The point is the younger Jackson is assuming the top role at Rainbow Push, in the post-DEI era– amid ongoing GOP efforts to reduce voting rights, and at a time when federal cutbacks caused nearly 300,000 Black women to lose their jobs. In 2025, the Black female employment rate fell by 1.4 percentage points to 55.7 percent.

“Rainbow PUSH is also suffering from a bit of an identity crisis and has slipped in stature,” Journalist Roland Martin said in 2024. “Chicago is no longer the epicenter of the Black community,” Martin added. “Now, the population has shifted to the Atlanta area.”

To eclipse his father’s trailblazing accomplishments, the younger Jackson will have to confront modern-day realities that his father also faced in the 1970s and the 1980s.

The elder Jackson unsuccessfully ran twice for the presidency in 1984 and 1988.

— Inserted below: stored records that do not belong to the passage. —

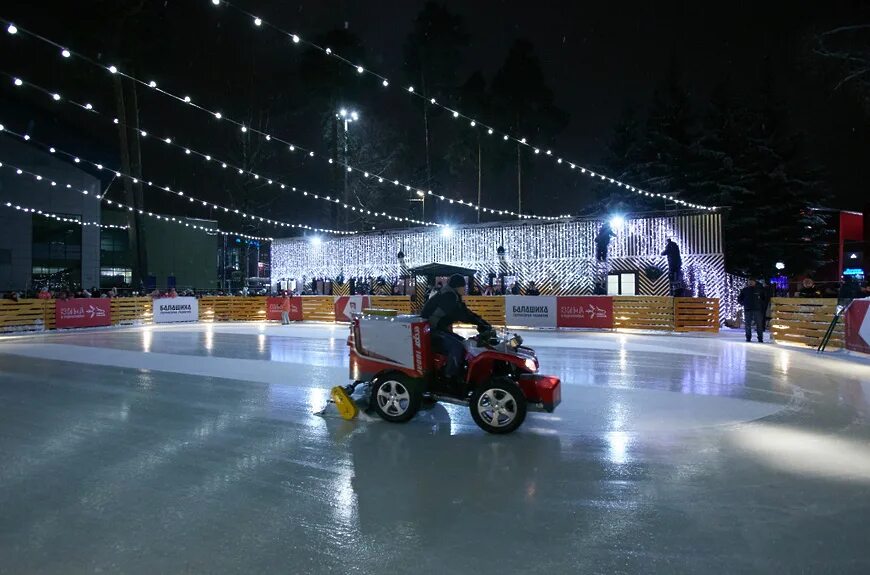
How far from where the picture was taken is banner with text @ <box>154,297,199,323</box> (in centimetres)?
2759

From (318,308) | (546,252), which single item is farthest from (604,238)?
(318,308)

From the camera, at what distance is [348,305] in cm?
2661

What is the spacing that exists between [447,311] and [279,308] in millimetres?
24145

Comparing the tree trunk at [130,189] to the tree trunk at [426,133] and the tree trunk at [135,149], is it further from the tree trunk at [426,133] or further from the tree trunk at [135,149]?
the tree trunk at [426,133]

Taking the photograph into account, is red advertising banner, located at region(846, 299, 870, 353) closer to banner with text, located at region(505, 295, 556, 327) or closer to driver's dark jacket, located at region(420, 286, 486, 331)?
banner with text, located at region(505, 295, 556, 327)

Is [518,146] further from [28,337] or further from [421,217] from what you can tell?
[28,337]

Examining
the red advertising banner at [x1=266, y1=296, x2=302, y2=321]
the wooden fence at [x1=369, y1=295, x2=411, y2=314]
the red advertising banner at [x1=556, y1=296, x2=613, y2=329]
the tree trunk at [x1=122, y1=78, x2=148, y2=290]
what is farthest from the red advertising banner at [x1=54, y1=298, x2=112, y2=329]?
the red advertising banner at [x1=556, y1=296, x2=613, y2=329]

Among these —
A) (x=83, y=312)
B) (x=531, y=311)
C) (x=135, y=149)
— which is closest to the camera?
(x=531, y=311)

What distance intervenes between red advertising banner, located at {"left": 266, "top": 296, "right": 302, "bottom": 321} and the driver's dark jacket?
23110 millimetres

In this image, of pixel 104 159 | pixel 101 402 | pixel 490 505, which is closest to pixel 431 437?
pixel 490 505

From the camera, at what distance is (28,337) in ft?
66.3

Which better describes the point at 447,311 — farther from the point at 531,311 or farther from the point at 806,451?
the point at 531,311

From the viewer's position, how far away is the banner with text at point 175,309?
A: 90.5ft

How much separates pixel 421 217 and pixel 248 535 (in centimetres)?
3606
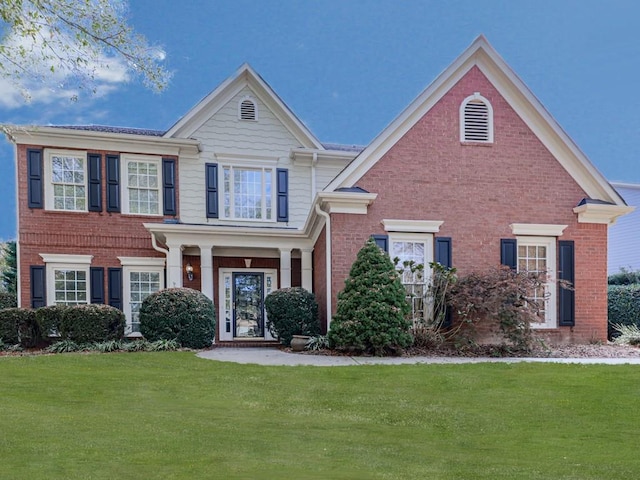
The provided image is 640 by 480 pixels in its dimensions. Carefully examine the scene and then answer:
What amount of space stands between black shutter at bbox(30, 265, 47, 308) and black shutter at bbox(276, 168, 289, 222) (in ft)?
21.9

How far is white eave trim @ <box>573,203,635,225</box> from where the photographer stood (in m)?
12.4

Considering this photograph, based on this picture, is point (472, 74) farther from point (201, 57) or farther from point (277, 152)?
point (201, 57)

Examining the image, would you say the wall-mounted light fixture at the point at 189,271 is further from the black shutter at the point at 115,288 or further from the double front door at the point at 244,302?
the black shutter at the point at 115,288

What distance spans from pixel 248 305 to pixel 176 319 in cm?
359

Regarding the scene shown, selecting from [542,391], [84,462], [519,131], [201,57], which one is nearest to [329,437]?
[84,462]

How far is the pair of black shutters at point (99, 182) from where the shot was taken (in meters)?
13.9

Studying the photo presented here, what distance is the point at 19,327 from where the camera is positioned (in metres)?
12.1

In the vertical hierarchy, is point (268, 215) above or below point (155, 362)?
above

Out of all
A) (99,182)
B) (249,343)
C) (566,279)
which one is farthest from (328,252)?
(99,182)

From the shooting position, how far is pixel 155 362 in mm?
9430

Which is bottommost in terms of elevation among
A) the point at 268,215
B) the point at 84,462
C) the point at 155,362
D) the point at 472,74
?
the point at 155,362

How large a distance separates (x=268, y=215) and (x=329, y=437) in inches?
426

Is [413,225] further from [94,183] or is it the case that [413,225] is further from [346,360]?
[94,183]

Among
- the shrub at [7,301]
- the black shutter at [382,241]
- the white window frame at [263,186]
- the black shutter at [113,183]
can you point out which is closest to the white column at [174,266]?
the white window frame at [263,186]
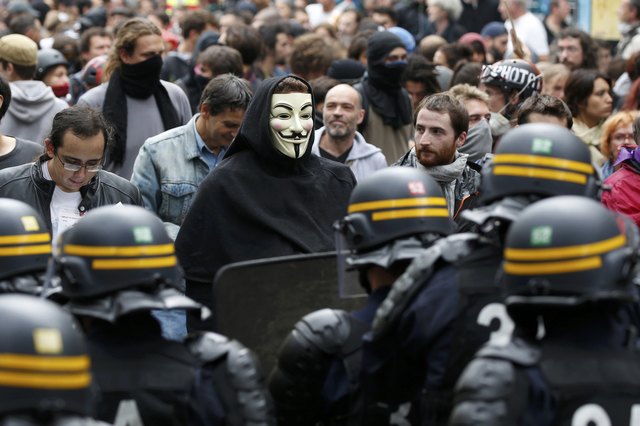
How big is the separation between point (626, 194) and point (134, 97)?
11.2 ft

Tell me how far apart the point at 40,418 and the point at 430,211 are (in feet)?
6.21

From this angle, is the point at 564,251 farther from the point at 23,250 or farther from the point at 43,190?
the point at 43,190

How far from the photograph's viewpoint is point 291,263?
5.17m

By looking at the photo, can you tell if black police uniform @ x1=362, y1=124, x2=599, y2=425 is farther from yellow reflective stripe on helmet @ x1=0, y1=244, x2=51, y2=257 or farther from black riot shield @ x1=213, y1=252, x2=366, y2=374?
yellow reflective stripe on helmet @ x1=0, y1=244, x2=51, y2=257

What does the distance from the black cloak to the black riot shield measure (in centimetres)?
98

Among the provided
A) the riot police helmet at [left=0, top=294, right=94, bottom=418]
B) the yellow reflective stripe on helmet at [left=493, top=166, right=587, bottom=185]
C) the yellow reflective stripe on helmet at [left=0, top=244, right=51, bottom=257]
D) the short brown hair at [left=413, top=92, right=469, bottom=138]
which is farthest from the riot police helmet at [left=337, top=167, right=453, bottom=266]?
the short brown hair at [left=413, top=92, right=469, bottom=138]

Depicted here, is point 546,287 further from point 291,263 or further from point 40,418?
point 291,263

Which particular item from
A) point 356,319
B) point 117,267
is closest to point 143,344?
point 117,267

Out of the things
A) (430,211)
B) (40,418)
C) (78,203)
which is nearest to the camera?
(40,418)

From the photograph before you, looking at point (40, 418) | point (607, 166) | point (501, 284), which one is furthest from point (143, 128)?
point (40, 418)

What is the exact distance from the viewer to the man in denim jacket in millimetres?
7031

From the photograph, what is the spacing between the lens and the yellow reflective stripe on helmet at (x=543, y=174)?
4.16 metres

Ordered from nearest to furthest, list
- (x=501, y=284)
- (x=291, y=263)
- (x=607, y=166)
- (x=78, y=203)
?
1. (x=501, y=284)
2. (x=291, y=263)
3. (x=78, y=203)
4. (x=607, y=166)

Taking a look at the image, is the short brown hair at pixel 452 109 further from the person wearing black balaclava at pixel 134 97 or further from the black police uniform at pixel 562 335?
the black police uniform at pixel 562 335
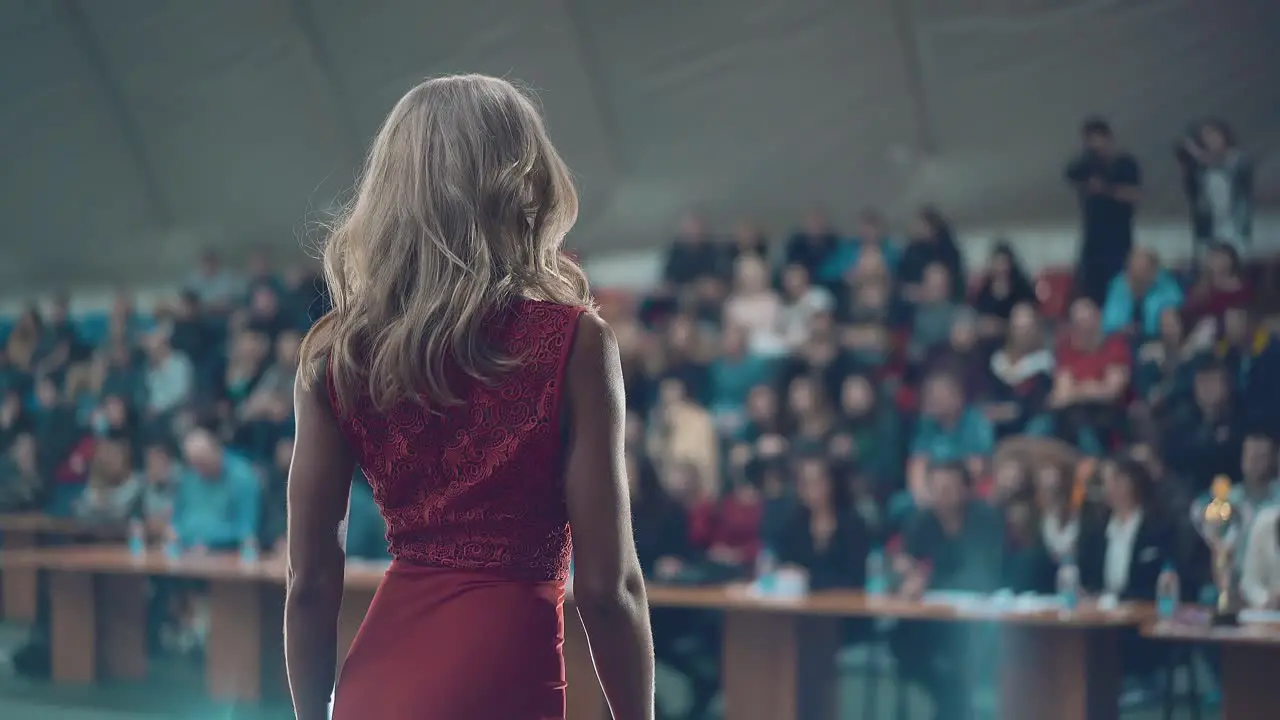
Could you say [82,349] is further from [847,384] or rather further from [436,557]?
[436,557]

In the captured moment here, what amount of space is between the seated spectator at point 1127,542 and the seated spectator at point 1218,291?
107cm

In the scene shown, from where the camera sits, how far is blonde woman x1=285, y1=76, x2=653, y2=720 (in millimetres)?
1239

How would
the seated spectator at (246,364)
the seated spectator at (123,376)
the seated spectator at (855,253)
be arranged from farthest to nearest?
the seated spectator at (123,376), the seated spectator at (246,364), the seated spectator at (855,253)

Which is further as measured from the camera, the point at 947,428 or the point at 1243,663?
the point at 947,428

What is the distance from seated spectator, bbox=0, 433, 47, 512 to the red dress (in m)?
7.53

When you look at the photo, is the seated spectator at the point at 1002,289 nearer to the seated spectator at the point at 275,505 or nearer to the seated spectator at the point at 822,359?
the seated spectator at the point at 822,359

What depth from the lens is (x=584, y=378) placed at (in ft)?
4.05

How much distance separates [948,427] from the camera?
6.13 meters

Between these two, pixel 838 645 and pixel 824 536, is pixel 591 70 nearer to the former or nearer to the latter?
pixel 824 536

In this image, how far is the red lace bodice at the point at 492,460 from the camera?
48.7 inches

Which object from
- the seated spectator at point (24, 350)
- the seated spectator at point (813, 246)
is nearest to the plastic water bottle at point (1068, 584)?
the seated spectator at point (813, 246)

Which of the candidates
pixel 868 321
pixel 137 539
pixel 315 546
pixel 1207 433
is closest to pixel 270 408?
pixel 137 539

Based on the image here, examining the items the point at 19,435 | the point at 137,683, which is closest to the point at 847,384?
the point at 137,683

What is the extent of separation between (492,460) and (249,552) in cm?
521
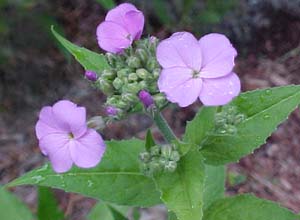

Will his son build new bridges?

When the elder Jackson said he was stepping down in 2023 as president of the Rainbow PUSH Coalition, news reports showed Vice President Kamala Harris sitting beside him holding his hand. Jackson introduced his successor, a popular Dallas minister named Frederick Douglass Haynes III.

Haynes heads Friendship-West Baptist Church in Dallas, a justice-focused church with more than 13,000 members. The church’s resume shows it has fought economic predators in Texas, launched the THR!VE Intern and Leadership Program which employs nearly 100 young Black males between the ages of 16-19, and has already donated $1 million to HBCUs. In 2016, Haynes was inducted into the International Civil Rights Walk of Fame.

But Haynes quit. He left after less than three months without offering an explanation.

On March 4, 2026, Haynes won the Democratic nomination for Texas’ 30th Congressional District — a seat currently occupied by Congresswoman Jasmine Crockett, whose term officially ends on Jan. 3, 2027.